La sentenza 8 gennaio 2021, dep. 6 settembre 2021, n. 32899, sottolinea anzitutto che l’individuazione della qualifica datoriale passa necessariamente per la verifica circa la concreta allocazione dei poteri funzionali alla gestione del rischio. In tale prospettiva, la Suprema Corte rileva che il datore di lavoro è il “destinatario di tutte le prescrizioni che si indirizzano alla figura datoriale; ma entro la e in funzione della gestione della sicurezza nell’ambito dell’unità organizzativa affidatagli”. E sotto altro (e contiguo profilo) la Suprema Corte, nel censurare la sentenza di merito laddove ometteva di verificare se gli eventi lesivi costituissero in effetti la concretizzazione del c.d. “rischio lavorativo”, non manca di ricordare che la Legge assegna al datore di lavoro “poteri dispositivi” non già indiscriminati (aventi cioè ad oggetto – come pretende la sentenza segnalata – “tutta l’operatività aziendale”), bensì funzionali all’autonoma gestione “del sistema di prevenzione degli infortuni e delle malattie professionali”. La pronuncia infine, nel delineare le sfere di responsabilità dei soggetti garanti, conferma che, all’interno di imprese complesse dotate di autonome unità organizzative, “si determina la contestuale presenza di un datore di lavoro al vertice dell’intera organizzazione che pertanto potrebbe dirsi «apicale» – e di uno o più datori di lavoro che potrebbero definirsi «sottordinati», a condizione che la relazione gerarchica tra le figure coinvolte non sia tale da intaccare “i poteri di decisione di spesa richiesti dalla autonoma gestione dell’unità produttiva”[8].

 

 

 

[1] Blaiotta, Garanzia e colpa nei gruppi societari, in Sistema Penale, 27 aprile 2022. Sul tema, diffusamente, Blaiotta, Diritto penale e sicurezza del lavoro, Torino, 2020, passim.

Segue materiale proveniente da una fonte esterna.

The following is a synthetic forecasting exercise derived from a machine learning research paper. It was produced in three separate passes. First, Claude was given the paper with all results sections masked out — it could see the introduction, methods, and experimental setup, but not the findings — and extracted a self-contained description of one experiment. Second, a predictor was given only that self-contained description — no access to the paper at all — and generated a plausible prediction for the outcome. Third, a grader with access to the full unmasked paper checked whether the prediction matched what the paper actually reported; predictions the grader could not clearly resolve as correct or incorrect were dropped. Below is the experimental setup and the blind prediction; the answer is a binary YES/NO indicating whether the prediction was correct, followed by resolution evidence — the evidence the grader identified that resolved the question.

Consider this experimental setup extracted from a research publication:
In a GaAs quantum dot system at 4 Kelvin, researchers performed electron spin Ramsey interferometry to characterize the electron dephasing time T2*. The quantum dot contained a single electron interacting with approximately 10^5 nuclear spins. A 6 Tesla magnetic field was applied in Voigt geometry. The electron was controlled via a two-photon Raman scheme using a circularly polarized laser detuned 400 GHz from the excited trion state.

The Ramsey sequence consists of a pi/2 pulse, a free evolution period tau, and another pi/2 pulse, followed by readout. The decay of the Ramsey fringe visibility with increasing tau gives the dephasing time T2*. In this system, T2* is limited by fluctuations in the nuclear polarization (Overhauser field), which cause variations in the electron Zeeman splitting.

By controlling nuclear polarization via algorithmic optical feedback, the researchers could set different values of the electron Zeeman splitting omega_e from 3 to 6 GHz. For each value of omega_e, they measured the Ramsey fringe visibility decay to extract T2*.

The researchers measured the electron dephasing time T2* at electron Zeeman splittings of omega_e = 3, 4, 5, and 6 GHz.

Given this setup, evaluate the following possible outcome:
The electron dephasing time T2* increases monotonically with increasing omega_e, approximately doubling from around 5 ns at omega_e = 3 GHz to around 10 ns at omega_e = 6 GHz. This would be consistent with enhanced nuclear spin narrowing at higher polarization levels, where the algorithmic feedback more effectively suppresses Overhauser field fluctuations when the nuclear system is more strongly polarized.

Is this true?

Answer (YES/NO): NO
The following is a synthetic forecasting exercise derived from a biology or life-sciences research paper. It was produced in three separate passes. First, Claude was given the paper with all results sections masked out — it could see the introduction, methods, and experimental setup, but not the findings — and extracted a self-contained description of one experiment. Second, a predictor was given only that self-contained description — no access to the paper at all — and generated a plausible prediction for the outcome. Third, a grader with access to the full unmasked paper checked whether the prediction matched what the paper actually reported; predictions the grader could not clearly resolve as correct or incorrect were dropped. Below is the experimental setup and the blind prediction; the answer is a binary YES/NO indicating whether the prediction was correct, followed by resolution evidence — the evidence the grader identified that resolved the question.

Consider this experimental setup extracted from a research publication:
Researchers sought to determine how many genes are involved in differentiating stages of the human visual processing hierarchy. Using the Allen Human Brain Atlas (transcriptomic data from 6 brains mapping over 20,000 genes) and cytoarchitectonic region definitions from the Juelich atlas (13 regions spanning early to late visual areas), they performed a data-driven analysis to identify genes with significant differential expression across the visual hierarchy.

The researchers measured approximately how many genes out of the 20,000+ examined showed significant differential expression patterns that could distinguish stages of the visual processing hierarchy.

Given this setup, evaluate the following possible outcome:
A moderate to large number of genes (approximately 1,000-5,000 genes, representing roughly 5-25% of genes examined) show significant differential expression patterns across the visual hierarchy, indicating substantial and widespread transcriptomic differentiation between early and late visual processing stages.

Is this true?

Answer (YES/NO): NO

[2] Pedrazzi, Profili problematici del diritto penale d’impresa in RTDPE, 1988, 137.

[3] Il termine delega è, nel caso di specie, utilizzato in senso lato: non implica invero un riferimento all’istituto dell’art. 16, d. lgs 81/2008, ma segnala la necessità di porre attenzione – per così dire: dall’alto – alla dimensione organizzativa dell’impresa, sì da individuare il soggetto che, data la ripartizione dei poteri e delle competenze, risulti portatore della primaria posizione di garanzia in materia prevenzionistica.

[4] Sul punto, si veda Veneziani, Infortuni sul lavoro e responsabilità per omesso impedimento dell’evento: problemi attuali, in RTDPE, 1998, 515.

[5] Ancora Veneziani, Infortuni sul lavoro, 1998, 513-514.

[6] “«datore di lavoro»: il soggetto titolare del rapporto di lavoro con il lavoratore o, comunque, il soggetto che, secondo il tipo e l’assetto dell’organizzazione nel cui ambito il lavoratore presta la propria attività, ha la responsabilita dell’organizzazione stessa o dell’unita produttiva in quanto esercita i poteri decisionali e di spesa”. Sull’evoluzione del dato normativo in chiave funzionale, cfr Scaroina, La responsabilità penale del datore di lavoro nelle organizzazioni complesse, in Sistema Penale, 16.6.2021.

[7] Ancora, Scaroina, La responsabilità penale del datore di lavoro, 8.

[8] Sul tema della ripartizione della responsabilità tra garanti all’interno dei modelli c.d. ‘multidatoriali’, cfr Scaroina, La responsabilità penale del datore di lavoro, 12 ss.